Instruction — Copy nothing but the text: repeat each entry exactly and drop the images.

Data rows —
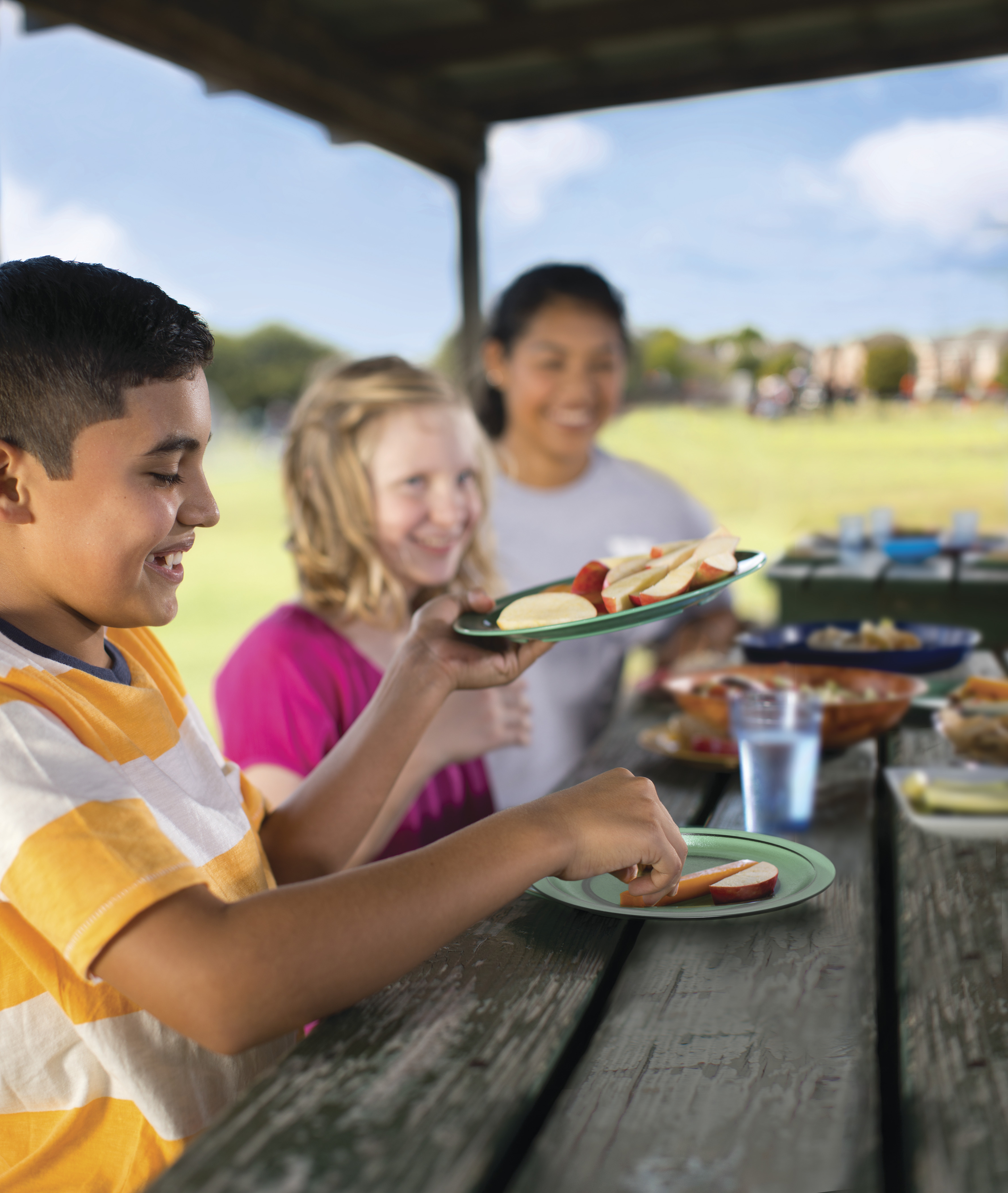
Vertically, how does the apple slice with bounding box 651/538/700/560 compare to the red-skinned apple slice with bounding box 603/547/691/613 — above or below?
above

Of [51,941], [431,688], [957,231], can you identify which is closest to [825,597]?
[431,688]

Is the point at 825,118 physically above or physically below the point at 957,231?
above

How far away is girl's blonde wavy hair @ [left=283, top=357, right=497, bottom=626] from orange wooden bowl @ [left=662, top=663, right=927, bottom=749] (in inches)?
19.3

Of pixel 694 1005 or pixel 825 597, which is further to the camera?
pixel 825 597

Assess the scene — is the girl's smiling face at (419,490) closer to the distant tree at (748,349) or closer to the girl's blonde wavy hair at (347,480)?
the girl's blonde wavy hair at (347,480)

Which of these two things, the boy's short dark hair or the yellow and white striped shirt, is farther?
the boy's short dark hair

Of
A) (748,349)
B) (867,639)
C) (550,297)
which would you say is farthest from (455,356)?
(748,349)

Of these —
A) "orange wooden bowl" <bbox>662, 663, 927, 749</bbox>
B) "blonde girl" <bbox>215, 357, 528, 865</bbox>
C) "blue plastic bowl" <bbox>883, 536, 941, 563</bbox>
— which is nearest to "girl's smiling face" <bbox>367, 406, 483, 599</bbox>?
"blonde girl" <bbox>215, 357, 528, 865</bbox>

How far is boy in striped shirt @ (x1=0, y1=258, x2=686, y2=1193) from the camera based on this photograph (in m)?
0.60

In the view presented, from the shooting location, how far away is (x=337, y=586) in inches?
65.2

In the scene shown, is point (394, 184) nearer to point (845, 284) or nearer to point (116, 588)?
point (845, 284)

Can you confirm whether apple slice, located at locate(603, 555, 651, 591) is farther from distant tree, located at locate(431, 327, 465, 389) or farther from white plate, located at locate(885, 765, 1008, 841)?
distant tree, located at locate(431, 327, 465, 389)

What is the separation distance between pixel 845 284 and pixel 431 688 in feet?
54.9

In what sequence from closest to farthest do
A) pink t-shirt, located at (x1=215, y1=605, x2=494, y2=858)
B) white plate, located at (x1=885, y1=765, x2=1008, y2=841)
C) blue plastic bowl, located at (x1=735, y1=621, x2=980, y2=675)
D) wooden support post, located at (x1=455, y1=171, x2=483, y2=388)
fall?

Result —
Vertically, how does the apple slice with bounding box 651/538/700/560 compare to the red-skinned apple slice with bounding box 603/547/691/613 — above or below?
above

Of [51,941], [431,688], [957,231], can you identify which is closest to [825,597]?
[431,688]

Is the point at 825,118 physically above or physically below the point at 957,231?
above

How far away is girl's blonde wavy hair @ [left=283, top=357, right=497, bottom=626] from orange wooden bowl @ [left=662, top=663, right=927, bottom=749] (in inches)?
19.3

Of pixel 694 1005 or pixel 825 597, which is further to the camera?
pixel 825 597

Assess the scene — is the girl's smiling face at (419,490) closer to the distant tree at (748,349) or closer to the girl's blonde wavy hair at (347,480)?
the girl's blonde wavy hair at (347,480)

Which of these two things, the boy's short dark hair or the yellow and white striped shirt, is farther?
the boy's short dark hair

Of
A) (748,349)
B) (867,639)
C) (550,297)
which would you say is farthest from (455,356)?
(748,349)

Of these —
A) "orange wooden bowl" <bbox>662, 663, 927, 749</bbox>
B) "blonde girl" <bbox>215, 357, 528, 865</bbox>
C) "blue plastic bowl" <bbox>883, 536, 941, 563</bbox>
— which is nearest to "girl's smiling face" <bbox>367, 406, 483, 599</bbox>?
"blonde girl" <bbox>215, 357, 528, 865</bbox>

How far is boy in striped shirt @ (x1=0, y1=258, x2=686, y2=1193) from the camera based on this photograph (in m)?
0.60

In the view presented, from the shooting location, how far away is (x=337, y=586) in inches?
65.2

In the scene shown, is point (394, 184) nearer to point (845, 284) or nearer to point (116, 588)?
point (845, 284)

Can you confirm whether apple slice, located at locate(603, 555, 651, 591) is farther from distant tree, located at locate(431, 327, 465, 389) or farther from white plate, located at locate(885, 765, 1008, 841)?
distant tree, located at locate(431, 327, 465, 389)

What is the separation distance between pixel 845 284 and pixel 431 688 in feet?
54.9

In what sequence from closest to farthest do
A) pink t-shirt, located at (x1=215, y1=605, x2=494, y2=858)
B) white plate, located at (x1=885, y1=765, x2=1008, y2=841)
C) blue plastic bowl, located at (x1=735, y1=621, x2=980, y2=675)
D) wooden support post, located at (x1=455, y1=171, x2=483, y2=388)
fall?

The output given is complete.